• _Exercise goal_:
Give every entry again, word for word.

%%

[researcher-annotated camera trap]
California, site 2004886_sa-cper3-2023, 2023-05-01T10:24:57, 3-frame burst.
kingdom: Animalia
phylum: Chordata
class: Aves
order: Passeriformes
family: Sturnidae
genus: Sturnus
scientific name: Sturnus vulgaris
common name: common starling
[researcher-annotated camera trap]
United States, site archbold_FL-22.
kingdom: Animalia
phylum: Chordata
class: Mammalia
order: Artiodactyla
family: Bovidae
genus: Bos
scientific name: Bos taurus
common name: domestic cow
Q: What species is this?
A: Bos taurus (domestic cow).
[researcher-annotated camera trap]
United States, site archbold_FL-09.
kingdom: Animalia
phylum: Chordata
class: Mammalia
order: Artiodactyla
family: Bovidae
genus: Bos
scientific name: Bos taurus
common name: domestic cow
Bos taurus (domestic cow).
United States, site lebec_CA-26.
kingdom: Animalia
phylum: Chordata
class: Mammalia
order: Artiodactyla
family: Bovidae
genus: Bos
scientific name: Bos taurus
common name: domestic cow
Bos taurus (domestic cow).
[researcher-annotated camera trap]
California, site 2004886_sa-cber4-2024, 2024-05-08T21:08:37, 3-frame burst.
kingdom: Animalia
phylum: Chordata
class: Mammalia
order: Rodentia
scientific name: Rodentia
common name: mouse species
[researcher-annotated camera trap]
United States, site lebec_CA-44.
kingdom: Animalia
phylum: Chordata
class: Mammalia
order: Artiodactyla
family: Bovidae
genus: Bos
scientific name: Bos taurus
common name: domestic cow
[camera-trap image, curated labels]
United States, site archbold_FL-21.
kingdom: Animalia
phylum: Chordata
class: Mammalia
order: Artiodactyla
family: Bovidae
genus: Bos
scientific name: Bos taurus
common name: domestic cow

%%

• _Problem solution_:
[researcher-annotated camera trap]
California, site 2004886_sa-cper3-2023, 2023-05-01T10:24:57, 3-frame burst.
kingdom: Animalia
phylum: Chordata
class: Aves
order: Passeriformes
family: Sturnidae
genus: Sturnus
scientific name: Sturnus vulgaris
common name: common starling
[researcher-annotated camera trap]
United States, site archbold_FL-22.
kingdom: Animalia
phylum: Chordata
class: Mammalia
order: Artiodactyla
family: Bovidae
genus: Bos
scientific name: Bos taurus
common name: domestic cow
Q: What species is this?
A: Bos taurus (domestic cow).
[researcher-annotated camera trap]
United States, site archbold_FL-09.
kingdom: Animalia
phylum: Chordata
class: Mammalia
order: Artiodactyla
family: Bovidae
genus: Bos
scientific name: Bos taurus
common name: domestic cow
Bos taurus (domestic cow).
United States, site lebec_CA-26.
kingdom: Animalia
phylum: Chordata
class: Mammalia
order: Artiodactyla
family: Bovidae
genus: Bos
scientific name: Bos taurus
common name: domestic cow
Bos taurus (domestic cow).
[researcher-annotated camera trap]
California, site 2004886_sa-cber4-2024, 2024-05-08T21:08:37, 3-frame burst.
kingdom: Animalia
phylum: Chordata
class: Mammalia
order: Rodentia
scientific name: Rodentia
common name: mouse species
[researcher-annotated camera trap]
United States, site lebec_CA-44.
kingdom: Animalia
phylum: Chordata
class: Mammalia
order: Artiodactyla
family: Bovidae
genus: Bos
scientific name: Bos taurus
common name: domestic cow
[camera-trap image, curated labels]
United States, site archbold_FL-21.
kingdom: Animalia
phylum: Chordata
class: Mammalia
order: Artiodactyla
family: Bovidae
genus: Bos
scientific name: Bos taurus
common name: domestic cow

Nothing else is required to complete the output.